Del rapporto tra tecnologia e democrazie se ne occupa da sempre lo storico e sociologo Yuval Noah Harari. Lo scorso mese lo scrittore ha tenuto una illuminante conversazione con Ian Bremmer, fondatore di GZERO Media, a New York, in occasione del tour promozionale del suo ultimo libro per bambini Unstoppable Us, Vol. 2: Why the World Isn’t Fair. Di seguito riportiamo una breve traduzione di un estratto di questa conversazione, nel quale Harari parla del rapporto tra le nuove tecnologie e il sistema democratico.

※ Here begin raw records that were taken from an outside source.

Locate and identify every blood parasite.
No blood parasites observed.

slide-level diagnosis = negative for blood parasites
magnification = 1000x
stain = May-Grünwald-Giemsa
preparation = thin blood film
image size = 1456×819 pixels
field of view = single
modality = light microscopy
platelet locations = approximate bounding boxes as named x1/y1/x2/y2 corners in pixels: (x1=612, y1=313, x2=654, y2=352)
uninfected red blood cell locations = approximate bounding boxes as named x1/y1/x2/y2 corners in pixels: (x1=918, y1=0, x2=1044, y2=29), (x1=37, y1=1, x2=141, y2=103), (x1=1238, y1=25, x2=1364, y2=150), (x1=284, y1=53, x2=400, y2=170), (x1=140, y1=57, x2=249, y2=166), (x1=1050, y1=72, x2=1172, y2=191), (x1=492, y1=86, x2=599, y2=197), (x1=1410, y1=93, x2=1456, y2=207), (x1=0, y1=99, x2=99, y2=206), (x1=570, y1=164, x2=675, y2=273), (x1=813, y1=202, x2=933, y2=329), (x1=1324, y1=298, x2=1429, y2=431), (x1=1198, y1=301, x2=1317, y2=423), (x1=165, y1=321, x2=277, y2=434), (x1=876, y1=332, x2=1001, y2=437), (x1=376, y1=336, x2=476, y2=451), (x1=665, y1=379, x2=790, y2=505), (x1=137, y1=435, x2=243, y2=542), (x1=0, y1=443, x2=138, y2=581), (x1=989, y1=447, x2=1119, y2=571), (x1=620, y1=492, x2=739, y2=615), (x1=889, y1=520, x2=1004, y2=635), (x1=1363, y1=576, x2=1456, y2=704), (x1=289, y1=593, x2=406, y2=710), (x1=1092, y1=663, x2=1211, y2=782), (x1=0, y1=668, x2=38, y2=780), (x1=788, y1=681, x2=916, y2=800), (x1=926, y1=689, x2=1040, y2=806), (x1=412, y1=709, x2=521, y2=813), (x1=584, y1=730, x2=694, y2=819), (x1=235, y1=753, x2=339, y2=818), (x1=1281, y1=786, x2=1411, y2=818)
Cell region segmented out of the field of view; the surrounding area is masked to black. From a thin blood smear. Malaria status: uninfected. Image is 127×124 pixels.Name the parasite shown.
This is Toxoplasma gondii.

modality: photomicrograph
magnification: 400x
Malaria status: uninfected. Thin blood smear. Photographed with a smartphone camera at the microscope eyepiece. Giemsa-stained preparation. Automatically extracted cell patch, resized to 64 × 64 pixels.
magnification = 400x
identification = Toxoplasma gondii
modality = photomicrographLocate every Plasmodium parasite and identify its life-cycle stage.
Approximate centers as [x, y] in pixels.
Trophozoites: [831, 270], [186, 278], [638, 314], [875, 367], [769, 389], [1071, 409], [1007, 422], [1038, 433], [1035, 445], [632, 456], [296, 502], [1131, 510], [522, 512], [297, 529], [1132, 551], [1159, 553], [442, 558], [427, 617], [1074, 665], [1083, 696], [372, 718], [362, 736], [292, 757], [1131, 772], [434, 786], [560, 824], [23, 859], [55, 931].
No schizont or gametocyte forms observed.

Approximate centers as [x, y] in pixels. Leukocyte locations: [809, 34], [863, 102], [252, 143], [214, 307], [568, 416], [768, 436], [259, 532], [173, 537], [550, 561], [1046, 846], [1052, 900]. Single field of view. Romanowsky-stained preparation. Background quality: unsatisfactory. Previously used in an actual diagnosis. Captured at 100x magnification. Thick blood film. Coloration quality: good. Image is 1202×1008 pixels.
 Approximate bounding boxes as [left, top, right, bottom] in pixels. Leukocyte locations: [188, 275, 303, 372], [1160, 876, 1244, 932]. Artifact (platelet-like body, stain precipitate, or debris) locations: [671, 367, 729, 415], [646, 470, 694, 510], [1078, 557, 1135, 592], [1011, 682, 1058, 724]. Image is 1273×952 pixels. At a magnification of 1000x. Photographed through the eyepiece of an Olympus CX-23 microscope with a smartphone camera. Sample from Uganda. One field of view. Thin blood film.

“… Il fatto è che hai bisogno di un sacco di persone che aderiscano alle stesse regole. Se vivi in un contesto estremamente ristretto, arriverai a conoscere personalmente ognuno di loro. Quindi se c’è qualche attrito tutti posso partecipare per risolvere il problema. Ma se provi a costruire una grande città o un regno, da milioni di persone, non conosci il 99% della gente che lo abita. Non puoi parlare con loro direttamente. Come aderisci alle regole comuni quindi? E se si presenta un dibattito democratico, è possibile che questo non venga partecipato da una larga scala di popolazione. Questo accadeva fino al 18esimo secolo, vista la mancanza delle giuste tecnologie. La democrazia moderna è fondata sull’importanza del progresso tecnologico, ed è per questo che ogni cambiamento tecnologico smuove il sistema democratico. Prima dell’Era Moderna non c’erano mezzi per condurre una discussione di larga scala a livello di un intero Stato, che è anche il motivo per cui, prima dell’Era Moderna, abbiamo solo esempi di democrazie fondate su città-stato come l’antica Atene. Non esiste un singolo esempio di democrazia su larga scala prima dell’Era Moderna.